RMS, a provider of products and services for the management of natural hazard risk, says the bond stayed the tournament without incident, proving to be successful for the risk analysis and the investors.
In 2003 RMS undertook a terrorism risk analysis based on the principles developed for global terrorism risk modeling in order to assist FIFA in transferring the risk of event cancellation to the capital markets.
RMS says it provided Fdration Internationale de Football Association (FIFA), the world football governing body, with an elaborate event tree model of potential terrorism-related pathways to incompletion of the FIFA World Cup.
The principles underlying the probabilistic risk analysis have been well upheld, as demonstrated, RMS notes, by the military security for venues and teams commensurate with such high profile international terrorist targets.
Although the German government provided security for the tournament, RMS says any decision on event cancellation rested solely with FIFA: there was no German government guarantee to investors.
The 2002 FIFA World Cup took place in Korea and Japan within a year of 9/11, and only an insurer of last resort was prepared to provide terrorism cover for the event, according to RMS.

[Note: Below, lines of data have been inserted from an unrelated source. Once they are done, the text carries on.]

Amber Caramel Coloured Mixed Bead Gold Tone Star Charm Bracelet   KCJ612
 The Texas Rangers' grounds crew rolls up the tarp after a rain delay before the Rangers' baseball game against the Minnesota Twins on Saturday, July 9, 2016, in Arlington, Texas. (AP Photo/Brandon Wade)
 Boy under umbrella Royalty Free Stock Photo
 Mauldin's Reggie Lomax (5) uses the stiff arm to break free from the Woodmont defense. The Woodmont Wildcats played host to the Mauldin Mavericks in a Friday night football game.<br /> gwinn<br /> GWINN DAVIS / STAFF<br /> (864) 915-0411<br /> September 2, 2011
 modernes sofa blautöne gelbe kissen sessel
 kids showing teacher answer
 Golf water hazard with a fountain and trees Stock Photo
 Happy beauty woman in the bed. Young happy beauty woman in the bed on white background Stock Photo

Soon afterwards, FIFA engaged bankers at CSFB to obtain cancellation risk cover for the 2006 FIFA World Cup(tm). The price paid by FIFA for the $260 million issuance of Golden Goal Finance Ltd. was lower than the least expensive insurance option. As the first terrorism catastrophe bond ever issued, the $260 million issue was over-subscribed, and with its success, investors in this new asset class have profited.
“As with natural catastrophe bonds, the existence of this alternative mode of risk transfer acts as a regulator on insurance market price increases,” Dr. Gordon Woo, chief architect for the RMS Terrorism Risk Model, says. “With the success of the first terrorism risk bond, and with continuing uncertainty over the future of TRIA after 2007, further interest in terrorism alternative risk transfer is expected.”